Monday, September 27, 2010

The life of a writer

Out of the many testimonials we read from the Writing Life, Muriel Sparks spoke out with the strongest words for me. I enjoyed how she said she couldn't reread her past works because they each captured who she was at the moment she wrote it, someone she is not anymore. The point of her missive was that past all the rejection slips and egregiously painful works, we are storytellers in one form or another, speaking our stories from a demesne within our beings. It is the calling of a writer.

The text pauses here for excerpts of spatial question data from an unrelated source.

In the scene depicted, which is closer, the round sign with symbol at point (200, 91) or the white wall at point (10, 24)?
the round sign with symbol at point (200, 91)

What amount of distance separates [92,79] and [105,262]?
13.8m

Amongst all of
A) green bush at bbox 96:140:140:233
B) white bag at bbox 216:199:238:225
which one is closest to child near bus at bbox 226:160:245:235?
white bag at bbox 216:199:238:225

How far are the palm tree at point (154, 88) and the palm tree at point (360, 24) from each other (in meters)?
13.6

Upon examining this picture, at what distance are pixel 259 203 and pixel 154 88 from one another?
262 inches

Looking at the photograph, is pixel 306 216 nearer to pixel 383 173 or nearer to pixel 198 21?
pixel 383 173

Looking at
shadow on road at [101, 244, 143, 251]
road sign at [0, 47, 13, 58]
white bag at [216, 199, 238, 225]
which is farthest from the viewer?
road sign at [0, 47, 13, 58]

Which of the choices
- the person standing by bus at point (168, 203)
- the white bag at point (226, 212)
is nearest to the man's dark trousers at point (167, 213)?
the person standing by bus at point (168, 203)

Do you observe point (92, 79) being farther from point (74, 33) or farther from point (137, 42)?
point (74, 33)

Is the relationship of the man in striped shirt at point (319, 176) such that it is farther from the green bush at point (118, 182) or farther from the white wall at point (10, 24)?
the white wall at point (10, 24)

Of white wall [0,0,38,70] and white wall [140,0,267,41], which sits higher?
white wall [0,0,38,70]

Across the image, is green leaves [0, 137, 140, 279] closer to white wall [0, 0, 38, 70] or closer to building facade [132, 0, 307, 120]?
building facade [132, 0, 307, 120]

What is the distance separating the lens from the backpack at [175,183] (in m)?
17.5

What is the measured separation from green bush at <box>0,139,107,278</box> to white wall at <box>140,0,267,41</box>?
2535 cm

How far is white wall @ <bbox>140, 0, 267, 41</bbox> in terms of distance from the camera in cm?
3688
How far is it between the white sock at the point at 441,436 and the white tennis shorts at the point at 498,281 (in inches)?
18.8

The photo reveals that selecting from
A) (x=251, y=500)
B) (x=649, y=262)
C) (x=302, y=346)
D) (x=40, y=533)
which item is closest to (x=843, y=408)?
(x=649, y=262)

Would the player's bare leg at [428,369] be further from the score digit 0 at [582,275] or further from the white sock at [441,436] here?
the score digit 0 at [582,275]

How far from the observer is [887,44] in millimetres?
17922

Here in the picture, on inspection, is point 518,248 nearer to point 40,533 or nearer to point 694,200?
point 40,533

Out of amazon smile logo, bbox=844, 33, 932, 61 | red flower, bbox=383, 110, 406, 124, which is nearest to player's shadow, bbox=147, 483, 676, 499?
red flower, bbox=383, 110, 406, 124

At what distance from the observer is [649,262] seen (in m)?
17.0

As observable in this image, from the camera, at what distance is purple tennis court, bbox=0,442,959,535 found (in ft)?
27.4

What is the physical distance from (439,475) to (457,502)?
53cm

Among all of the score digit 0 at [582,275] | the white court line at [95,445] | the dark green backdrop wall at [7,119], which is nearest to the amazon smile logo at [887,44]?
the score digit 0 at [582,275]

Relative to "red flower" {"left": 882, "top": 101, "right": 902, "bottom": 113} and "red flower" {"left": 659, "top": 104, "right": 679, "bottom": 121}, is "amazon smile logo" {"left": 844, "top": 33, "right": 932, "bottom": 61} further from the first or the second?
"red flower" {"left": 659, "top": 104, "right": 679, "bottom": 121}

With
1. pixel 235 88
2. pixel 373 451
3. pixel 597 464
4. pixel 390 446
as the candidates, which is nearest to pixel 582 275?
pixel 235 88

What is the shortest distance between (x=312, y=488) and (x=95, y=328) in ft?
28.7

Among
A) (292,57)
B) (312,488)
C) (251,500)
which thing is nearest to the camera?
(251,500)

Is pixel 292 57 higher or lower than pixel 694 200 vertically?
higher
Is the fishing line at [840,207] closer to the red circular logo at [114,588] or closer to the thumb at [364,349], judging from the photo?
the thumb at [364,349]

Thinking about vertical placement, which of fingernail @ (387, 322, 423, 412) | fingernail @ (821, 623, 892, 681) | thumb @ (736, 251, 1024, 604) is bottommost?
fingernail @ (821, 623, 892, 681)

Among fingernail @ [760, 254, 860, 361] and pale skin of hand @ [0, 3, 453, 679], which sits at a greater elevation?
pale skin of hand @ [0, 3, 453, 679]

We all fantasize about that perfect job. We all crave that one place we could go day after day and do our work feeling like a little kid about to run into a playground while still getting paid for it. The Writing Life selection for last week seemed to touch on elements of the real tooth-grinding, white knuckled work it takes to clear the cacophony of ideas from the head of a writer onto paper. We scream when a plot won't twist to the music of the dialogue; we bellow in frustration when that setting won't pan out to a beautiful view of the last funeral of a withering family line. Our eyes are on a page, a screen, or a notebook; our hearts are in the words. I didn't ask to become a writer in this life, but the stories have my mind hostage. God bless the ditch-diggers!!!

1 comment:

  1. That is what I liked about his week's reading as well. No filler just - this is how it is - take it or leave it.

    A lot of people don't realize the grueling demands of writing. Not even deadlines, just sitting down in front of a blank computer screen or piece of paper. It can sometimes straight up suck. Happened to me just the other day. Was supposed to be writing something on a focused topic and I just went blank. Welcome to the Writing Life!!